Problem requirements - Copy the records below word for word, from the line containing "What quantity of" through the end of the records, and leave the pictures out of your copy.

※ ※ ※

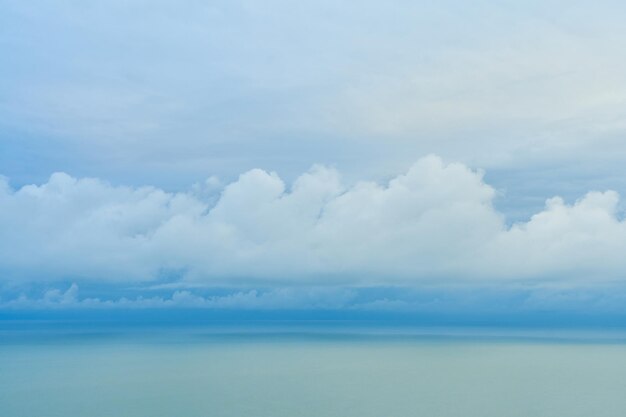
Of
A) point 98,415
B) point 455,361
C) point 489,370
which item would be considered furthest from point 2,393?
point 455,361

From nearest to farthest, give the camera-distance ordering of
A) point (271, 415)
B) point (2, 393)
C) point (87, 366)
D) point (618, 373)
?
1. point (271, 415)
2. point (2, 393)
3. point (618, 373)
4. point (87, 366)

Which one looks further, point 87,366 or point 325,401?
point 87,366

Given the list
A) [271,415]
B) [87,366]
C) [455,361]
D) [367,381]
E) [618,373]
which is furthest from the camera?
[455,361]

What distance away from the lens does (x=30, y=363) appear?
274 ft

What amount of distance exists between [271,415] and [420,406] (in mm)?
11191

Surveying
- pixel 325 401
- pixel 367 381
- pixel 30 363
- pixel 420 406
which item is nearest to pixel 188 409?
pixel 325 401

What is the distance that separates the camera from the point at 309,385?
60.2 m

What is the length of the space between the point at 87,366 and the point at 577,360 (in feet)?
204

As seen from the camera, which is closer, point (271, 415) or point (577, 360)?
point (271, 415)

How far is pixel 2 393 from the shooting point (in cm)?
5541

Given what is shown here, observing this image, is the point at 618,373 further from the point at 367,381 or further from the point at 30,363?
the point at 30,363

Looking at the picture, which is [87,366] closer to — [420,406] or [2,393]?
[2,393]

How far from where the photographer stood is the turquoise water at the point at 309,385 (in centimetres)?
4722

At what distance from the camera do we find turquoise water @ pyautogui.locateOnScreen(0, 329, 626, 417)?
4722 centimetres
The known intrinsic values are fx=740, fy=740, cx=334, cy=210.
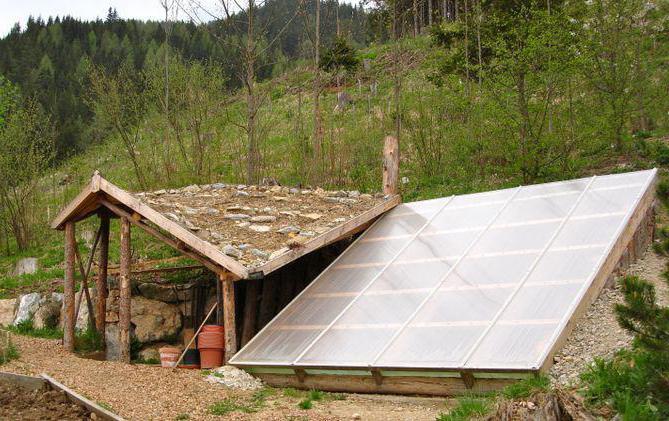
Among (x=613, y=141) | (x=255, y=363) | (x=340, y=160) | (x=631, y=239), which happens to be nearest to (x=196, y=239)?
(x=255, y=363)

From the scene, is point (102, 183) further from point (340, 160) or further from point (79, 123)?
point (79, 123)

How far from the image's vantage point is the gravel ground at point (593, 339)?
6.83 meters

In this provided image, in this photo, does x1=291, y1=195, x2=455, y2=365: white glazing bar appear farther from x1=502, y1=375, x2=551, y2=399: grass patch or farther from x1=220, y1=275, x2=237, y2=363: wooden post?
x1=502, y1=375, x2=551, y2=399: grass patch

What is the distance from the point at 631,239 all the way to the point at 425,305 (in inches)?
102

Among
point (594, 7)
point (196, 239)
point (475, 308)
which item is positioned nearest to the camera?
point (475, 308)

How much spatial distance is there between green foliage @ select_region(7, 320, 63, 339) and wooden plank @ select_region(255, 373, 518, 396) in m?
5.48

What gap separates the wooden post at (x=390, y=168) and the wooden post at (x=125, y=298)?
414 cm

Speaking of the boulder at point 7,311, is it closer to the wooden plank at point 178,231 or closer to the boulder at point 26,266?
the boulder at point 26,266

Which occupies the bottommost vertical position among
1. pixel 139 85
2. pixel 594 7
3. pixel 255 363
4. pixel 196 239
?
pixel 255 363

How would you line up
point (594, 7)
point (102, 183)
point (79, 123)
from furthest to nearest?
point (79, 123), point (594, 7), point (102, 183)

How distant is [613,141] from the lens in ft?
50.0

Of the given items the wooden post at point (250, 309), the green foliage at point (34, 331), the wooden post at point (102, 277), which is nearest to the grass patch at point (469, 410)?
the wooden post at point (250, 309)

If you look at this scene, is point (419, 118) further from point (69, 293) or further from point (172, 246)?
point (69, 293)

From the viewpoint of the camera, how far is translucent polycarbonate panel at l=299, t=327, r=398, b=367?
26.8 ft
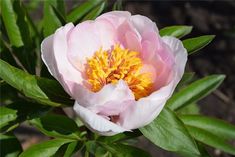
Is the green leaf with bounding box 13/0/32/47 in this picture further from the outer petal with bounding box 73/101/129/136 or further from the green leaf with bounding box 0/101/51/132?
the outer petal with bounding box 73/101/129/136

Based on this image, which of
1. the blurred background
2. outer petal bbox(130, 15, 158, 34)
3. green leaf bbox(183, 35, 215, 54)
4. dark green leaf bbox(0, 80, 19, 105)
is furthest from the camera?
the blurred background

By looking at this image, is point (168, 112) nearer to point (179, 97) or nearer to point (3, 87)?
point (179, 97)

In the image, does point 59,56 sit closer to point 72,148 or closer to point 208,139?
Result: point 72,148

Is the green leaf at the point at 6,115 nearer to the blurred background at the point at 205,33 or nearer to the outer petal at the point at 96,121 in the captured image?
the outer petal at the point at 96,121

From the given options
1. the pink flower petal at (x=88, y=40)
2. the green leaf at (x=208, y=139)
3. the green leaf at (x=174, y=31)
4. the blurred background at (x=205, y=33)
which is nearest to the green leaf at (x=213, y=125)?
the green leaf at (x=208, y=139)

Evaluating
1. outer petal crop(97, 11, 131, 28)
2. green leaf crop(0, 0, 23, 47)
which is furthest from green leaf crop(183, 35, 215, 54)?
green leaf crop(0, 0, 23, 47)

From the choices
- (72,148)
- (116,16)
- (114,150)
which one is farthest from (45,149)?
(116,16)
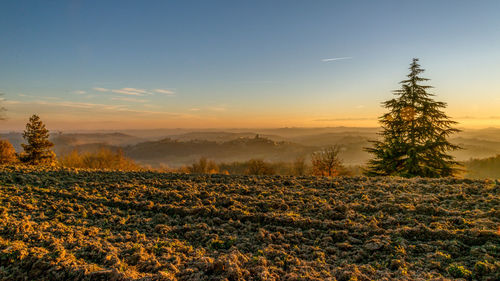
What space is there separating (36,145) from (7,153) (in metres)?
3.24

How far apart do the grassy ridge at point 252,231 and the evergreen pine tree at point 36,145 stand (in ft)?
74.5

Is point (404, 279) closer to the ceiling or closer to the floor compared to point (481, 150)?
closer to the ceiling

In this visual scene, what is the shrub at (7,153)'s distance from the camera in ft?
82.6

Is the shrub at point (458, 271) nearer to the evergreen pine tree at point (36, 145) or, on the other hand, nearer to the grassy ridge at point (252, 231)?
the grassy ridge at point (252, 231)

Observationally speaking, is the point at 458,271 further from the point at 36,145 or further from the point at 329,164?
the point at 36,145

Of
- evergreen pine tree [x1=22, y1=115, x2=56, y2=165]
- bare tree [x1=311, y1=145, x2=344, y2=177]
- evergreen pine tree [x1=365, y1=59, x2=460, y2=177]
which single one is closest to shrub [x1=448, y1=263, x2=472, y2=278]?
evergreen pine tree [x1=365, y1=59, x2=460, y2=177]

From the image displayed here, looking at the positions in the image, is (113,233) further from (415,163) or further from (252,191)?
(415,163)

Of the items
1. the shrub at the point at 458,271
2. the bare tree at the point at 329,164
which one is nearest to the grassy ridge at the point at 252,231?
the shrub at the point at 458,271

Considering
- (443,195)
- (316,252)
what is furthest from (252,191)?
(443,195)

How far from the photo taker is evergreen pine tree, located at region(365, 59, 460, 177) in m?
18.2

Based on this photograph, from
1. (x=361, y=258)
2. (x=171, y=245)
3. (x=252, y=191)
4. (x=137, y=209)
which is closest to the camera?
(x=361, y=258)

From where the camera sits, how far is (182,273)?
3.31m

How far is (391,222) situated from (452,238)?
98 cm

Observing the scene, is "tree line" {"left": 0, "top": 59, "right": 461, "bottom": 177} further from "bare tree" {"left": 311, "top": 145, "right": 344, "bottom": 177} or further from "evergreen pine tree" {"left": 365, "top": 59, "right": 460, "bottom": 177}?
"bare tree" {"left": 311, "top": 145, "right": 344, "bottom": 177}
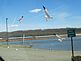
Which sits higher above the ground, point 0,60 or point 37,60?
point 0,60

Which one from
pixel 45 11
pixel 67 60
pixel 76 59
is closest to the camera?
pixel 45 11

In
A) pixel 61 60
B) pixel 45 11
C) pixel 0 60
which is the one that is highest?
pixel 45 11

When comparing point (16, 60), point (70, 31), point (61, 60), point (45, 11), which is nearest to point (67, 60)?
point (61, 60)

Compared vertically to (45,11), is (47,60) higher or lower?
lower

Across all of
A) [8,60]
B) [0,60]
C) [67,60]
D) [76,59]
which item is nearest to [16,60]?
[8,60]

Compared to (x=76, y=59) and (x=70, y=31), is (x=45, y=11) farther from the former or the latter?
(x=70, y=31)

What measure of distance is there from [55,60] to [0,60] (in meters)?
17.8

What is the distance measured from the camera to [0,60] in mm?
11930

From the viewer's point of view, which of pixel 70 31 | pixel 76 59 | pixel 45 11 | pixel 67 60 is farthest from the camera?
pixel 67 60

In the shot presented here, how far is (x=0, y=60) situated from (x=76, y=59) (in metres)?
9.28

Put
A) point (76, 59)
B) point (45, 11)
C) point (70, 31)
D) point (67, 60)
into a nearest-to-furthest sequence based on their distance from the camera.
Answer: point (45, 11) < point (76, 59) < point (70, 31) < point (67, 60)

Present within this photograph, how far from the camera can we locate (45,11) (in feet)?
39.0

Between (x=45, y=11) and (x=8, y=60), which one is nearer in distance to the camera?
(x=45, y=11)

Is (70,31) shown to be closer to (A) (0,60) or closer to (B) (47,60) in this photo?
(B) (47,60)
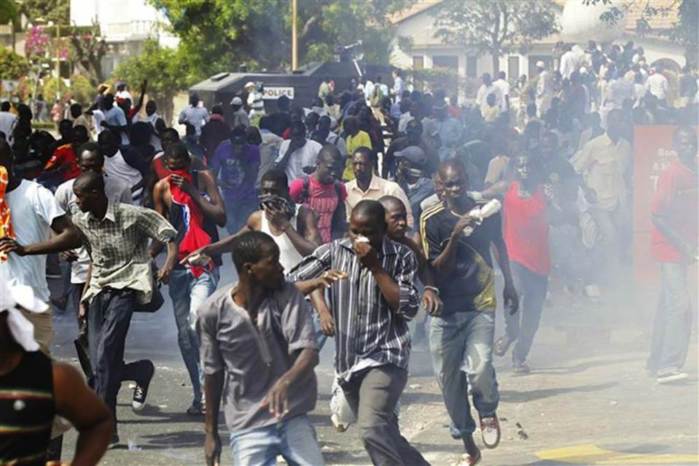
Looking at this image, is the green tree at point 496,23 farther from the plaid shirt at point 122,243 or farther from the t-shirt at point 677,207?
the plaid shirt at point 122,243

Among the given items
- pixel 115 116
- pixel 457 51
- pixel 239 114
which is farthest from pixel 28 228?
pixel 457 51

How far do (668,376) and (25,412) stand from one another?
7.30 m

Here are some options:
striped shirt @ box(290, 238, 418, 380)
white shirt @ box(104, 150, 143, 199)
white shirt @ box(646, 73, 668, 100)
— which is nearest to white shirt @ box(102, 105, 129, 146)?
white shirt @ box(104, 150, 143, 199)

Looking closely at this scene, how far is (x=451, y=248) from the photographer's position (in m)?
8.12

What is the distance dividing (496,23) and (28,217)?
4002cm

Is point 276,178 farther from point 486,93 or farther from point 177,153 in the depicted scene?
point 486,93

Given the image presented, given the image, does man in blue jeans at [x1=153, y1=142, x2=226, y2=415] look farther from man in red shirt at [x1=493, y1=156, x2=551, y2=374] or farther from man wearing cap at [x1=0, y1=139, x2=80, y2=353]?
man in red shirt at [x1=493, y1=156, x2=551, y2=374]

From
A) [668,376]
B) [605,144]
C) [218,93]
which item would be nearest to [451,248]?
[668,376]

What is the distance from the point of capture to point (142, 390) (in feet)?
31.7

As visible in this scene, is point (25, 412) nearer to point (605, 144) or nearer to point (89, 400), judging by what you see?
point (89, 400)

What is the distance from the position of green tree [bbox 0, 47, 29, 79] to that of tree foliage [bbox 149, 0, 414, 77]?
15807mm

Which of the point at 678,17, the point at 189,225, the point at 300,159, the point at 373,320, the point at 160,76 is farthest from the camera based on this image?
the point at 160,76

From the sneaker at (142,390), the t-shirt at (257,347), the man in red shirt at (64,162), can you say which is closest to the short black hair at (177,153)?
the sneaker at (142,390)

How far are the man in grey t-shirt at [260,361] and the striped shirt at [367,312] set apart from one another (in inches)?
38.1
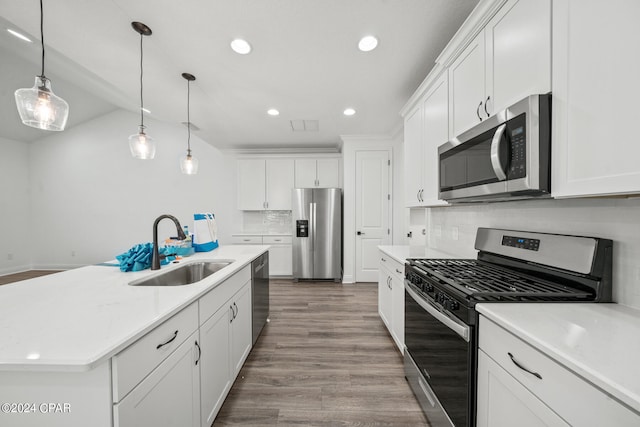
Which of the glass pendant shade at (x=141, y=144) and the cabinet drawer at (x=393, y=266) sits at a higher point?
the glass pendant shade at (x=141, y=144)

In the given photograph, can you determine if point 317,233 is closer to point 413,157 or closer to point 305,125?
point 305,125

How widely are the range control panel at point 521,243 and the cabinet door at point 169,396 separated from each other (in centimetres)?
183

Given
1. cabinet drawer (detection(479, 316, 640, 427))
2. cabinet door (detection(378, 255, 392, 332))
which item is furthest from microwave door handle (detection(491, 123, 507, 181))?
cabinet door (detection(378, 255, 392, 332))

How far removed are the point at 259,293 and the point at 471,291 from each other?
1.91m

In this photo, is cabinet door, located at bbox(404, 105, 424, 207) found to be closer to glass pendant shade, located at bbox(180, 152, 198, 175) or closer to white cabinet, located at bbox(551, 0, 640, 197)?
white cabinet, located at bbox(551, 0, 640, 197)

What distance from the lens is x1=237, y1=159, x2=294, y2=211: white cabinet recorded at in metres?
4.68

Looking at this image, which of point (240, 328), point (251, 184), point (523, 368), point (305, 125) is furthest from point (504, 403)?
point (251, 184)

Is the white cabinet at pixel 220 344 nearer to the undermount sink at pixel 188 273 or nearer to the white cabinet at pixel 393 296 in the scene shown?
the undermount sink at pixel 188 273

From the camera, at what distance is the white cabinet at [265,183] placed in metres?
4.68

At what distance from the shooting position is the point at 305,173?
15.4ft

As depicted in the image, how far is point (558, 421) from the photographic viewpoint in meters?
0.61

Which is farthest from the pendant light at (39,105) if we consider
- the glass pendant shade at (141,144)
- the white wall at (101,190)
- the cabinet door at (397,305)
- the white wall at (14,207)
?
the white wall at (14,207)

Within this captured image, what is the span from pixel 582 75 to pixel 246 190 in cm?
462

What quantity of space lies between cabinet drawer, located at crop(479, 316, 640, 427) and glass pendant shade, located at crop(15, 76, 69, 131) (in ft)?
7.59
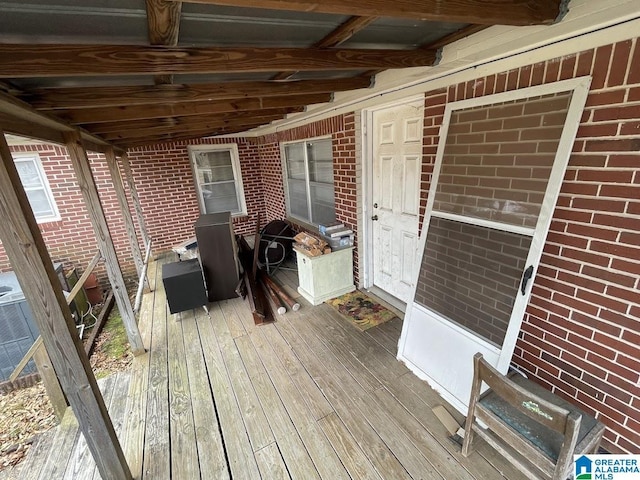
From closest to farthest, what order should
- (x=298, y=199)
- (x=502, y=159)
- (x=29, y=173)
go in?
(x=502, y=159)
(x=29, y=173)
(x=298, y=199)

※ ※ ※

Solution for this exercise -
What quantity of space lies between cabinet drawer, located at crop(479, 316, 640, 427) and glass pendant shade, located at crop(15, 76, 69, 131) (in ft)?
7.59
From closest to farthest, what order should
- (x=298, y=199)
- (x=502, y=159)
- (x=29, y=173)
go in?
(x=502, y=159)
(x=29, y=173)
(x=298, y=199)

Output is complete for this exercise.